How This
Works
An AI-curated news briefing built on transparent source selection, structured analysis, and editorial priorities you can inspect.
Source Registry
We pull from 30 curated RSS feeds spanning 11 countries and regions. Sources are tiered by editorial standards, correction history, and independence. The AI editor is instructed to prefer higher-tier outlets and cap any single source at 3 articles per edition.
Curation Process
Each edition is assembled in five phases. Two use AI (Claude Sonnet at high effort), three are deterministic code (RSS ingestion, image sourcing, publishing).
1. Selection
An AI editor reviews all available headlines with source trust tiers and picks 25-30 articles per edition. Codified editorial priorities: breaking news first, then regional relevance (Japan, Australia, Asia-Pacific), AI/tech, business, cybersecurity, science, then global affairs.
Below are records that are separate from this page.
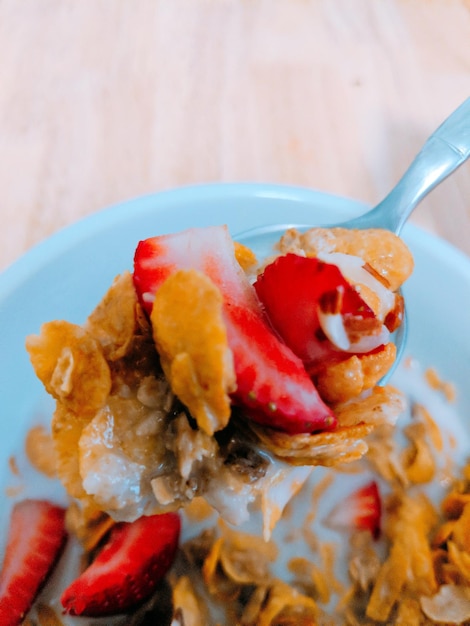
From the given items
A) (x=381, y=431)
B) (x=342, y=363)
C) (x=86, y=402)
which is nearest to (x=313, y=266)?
(x=342, y=363)

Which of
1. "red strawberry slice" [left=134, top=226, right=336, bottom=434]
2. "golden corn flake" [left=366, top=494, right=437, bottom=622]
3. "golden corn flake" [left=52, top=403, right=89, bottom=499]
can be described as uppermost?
"red strawberry slice" [left=134, top=226, right=336, bottom=434]

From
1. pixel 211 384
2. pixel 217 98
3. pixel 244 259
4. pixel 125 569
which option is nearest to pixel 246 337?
pixel 211 384

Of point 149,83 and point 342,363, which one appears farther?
point 149,83

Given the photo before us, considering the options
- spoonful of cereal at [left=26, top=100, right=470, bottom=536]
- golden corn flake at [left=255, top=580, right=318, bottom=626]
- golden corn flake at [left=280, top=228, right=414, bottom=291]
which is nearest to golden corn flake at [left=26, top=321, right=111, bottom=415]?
spoonful of cereal at [left=26, top=100, right=470, bottom=536]

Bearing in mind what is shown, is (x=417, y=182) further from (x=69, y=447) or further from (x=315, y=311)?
(x=69, y=447)

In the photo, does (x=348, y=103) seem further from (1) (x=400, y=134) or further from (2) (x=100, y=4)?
(2) (x=100, y=4)

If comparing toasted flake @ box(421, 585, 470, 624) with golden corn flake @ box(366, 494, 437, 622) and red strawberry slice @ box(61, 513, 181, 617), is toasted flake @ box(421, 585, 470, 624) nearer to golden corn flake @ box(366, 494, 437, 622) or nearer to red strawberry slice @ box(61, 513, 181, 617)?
golden corn flake @ box(366, 494, 437, 622)

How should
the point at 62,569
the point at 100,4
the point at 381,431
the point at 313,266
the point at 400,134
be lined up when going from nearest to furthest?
the point at 313,266 → the point at 62,569 → the point at 381,431 → the point at 400,134 → the point at 100,4
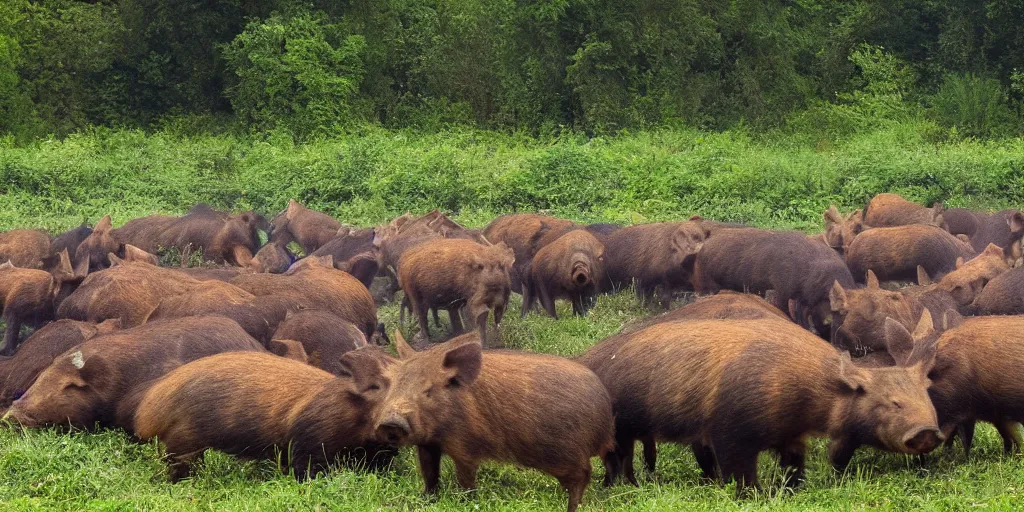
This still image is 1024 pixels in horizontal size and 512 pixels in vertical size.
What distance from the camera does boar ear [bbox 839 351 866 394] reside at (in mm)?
6031

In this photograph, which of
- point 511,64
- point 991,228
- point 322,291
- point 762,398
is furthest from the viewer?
point 511,64

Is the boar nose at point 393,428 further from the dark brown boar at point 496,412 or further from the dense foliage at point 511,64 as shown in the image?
the dense foliage at point 511,64

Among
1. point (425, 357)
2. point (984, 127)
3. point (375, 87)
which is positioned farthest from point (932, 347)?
point (375, 87)

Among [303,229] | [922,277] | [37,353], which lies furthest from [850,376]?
[303,229]

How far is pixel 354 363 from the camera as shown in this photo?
243 inches

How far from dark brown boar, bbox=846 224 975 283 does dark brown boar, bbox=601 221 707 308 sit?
1603 mm

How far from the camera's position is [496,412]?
6.07m

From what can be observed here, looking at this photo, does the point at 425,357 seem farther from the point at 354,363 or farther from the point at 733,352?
the point at 733,352

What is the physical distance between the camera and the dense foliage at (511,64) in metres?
24.8

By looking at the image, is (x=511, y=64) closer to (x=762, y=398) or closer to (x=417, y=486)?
(x=417, y=486)

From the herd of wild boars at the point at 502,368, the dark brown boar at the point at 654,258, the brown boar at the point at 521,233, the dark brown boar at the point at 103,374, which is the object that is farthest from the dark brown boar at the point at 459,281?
the dark brown boar at the point at 103,374

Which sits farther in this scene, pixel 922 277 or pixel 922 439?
pixel 922 277

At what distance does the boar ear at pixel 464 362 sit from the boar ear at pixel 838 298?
3.73m

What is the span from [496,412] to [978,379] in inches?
106
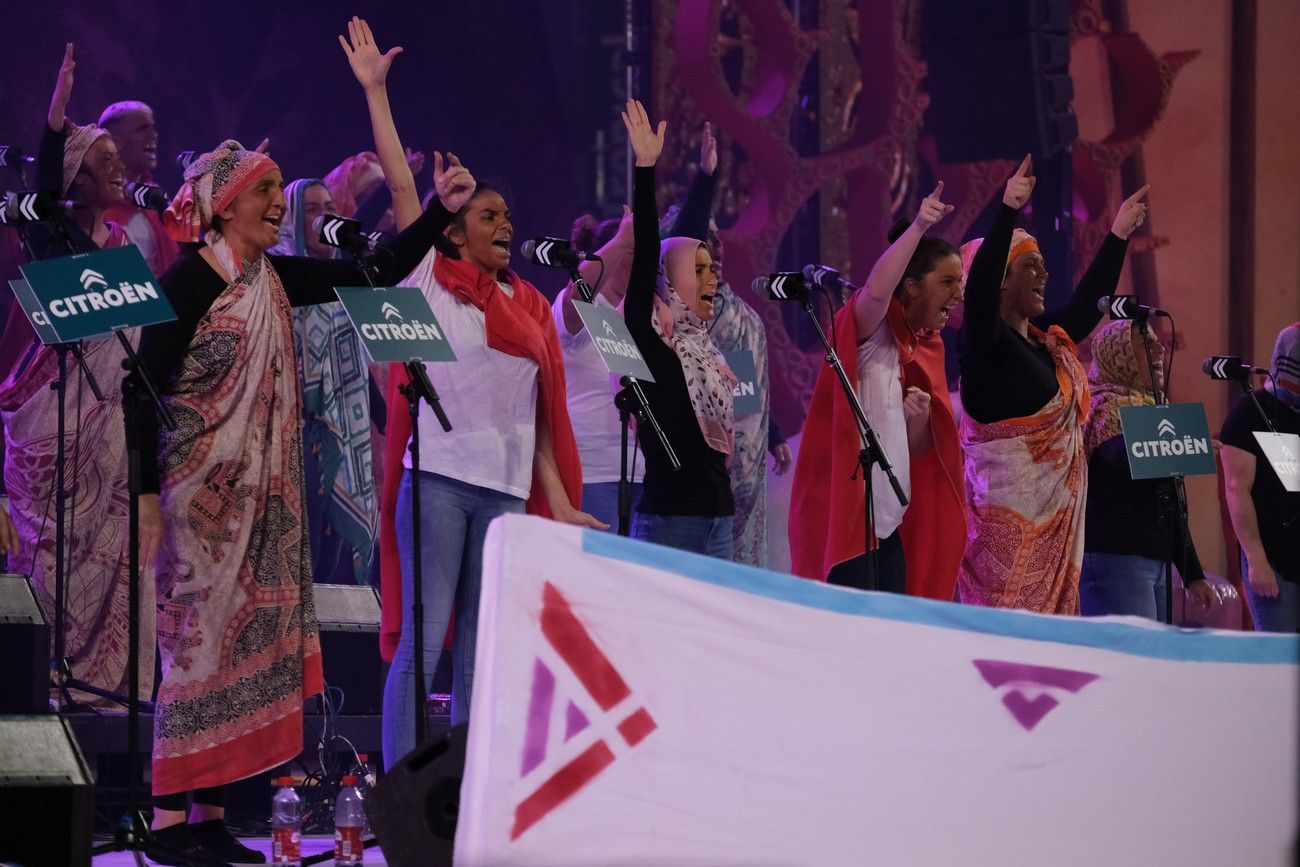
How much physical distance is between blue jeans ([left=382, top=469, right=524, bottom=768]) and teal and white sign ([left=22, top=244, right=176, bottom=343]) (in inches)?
36.8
Featured stories are chosen for impact and category diversity. Listicles, sponsored content, and thin rewrites are filtered out.
2. Analysis
Each selected article is fetched and read in full by a sandboxed AI analyst. It produces a rewritten headline, summary, and detailed account with structured metadata: bias score, verification status, claim count, and fallacy flags. Original reporting and analysis are prioritized over wire summaries.
Bias & Verification
Bias Mapping
Each article receives a bias score (-3 to +3) and directional label. This isn't about removing perspective — it's about making it visible so you can read with awareness.
Claim Tracking
The AI counts factual claims and assesses how many are verifiable from the source text. Articles are marked verified, partially-verified, or unverified based on this assessment.
Fallacy Detection
Articles are scanned for common logical fallacies: Strawman, Ad Hominem, Slippery Slope, Whataboutism, Circular Reasoning, False Dichotomy, and Appeal to Authority. Flagged fallacies appear in the article metadata.
This analysis is performed by AI and reflects its interpretation. It's a reading aid, not a fact-check. Always read critically.